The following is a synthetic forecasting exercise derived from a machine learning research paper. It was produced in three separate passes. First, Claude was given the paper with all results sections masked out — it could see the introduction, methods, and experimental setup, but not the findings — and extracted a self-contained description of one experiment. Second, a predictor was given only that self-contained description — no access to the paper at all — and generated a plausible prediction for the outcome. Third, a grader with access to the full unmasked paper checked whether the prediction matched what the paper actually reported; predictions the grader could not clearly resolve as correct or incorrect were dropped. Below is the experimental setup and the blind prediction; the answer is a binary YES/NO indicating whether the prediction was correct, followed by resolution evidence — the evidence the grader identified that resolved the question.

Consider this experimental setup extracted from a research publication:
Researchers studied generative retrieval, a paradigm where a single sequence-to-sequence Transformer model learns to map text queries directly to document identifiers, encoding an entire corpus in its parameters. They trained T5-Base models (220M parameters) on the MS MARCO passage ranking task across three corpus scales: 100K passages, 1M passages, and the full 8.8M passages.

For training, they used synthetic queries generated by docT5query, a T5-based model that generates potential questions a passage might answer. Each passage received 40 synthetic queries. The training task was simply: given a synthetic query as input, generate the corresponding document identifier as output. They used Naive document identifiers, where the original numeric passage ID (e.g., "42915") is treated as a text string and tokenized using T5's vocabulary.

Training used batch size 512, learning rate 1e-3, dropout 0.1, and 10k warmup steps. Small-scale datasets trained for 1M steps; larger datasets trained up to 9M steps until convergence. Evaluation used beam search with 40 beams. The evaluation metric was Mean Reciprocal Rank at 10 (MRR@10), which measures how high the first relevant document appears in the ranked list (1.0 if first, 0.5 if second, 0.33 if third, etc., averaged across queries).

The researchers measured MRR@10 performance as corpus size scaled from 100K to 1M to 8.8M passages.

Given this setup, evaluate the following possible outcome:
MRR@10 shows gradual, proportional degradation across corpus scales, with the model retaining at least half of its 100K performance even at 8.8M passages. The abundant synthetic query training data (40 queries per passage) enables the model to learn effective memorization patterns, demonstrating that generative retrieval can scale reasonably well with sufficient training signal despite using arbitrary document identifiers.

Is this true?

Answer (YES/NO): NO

____________

EXERCISE INSTRUCTIONS
Give the number of lines in the entries that include the string "They", and nothing more.

ANSWER TO THE EXERCISE
2